- _TASK DATA_:

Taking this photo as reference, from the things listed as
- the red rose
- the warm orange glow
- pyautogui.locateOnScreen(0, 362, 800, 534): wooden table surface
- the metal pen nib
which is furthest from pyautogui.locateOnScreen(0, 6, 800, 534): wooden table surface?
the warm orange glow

- _WHAT TO DO_: Count the lines of the items above that contain the string "pyautogui", and reply with only that number.

- _RESPONSE FOR THIS EXERCISE_: 2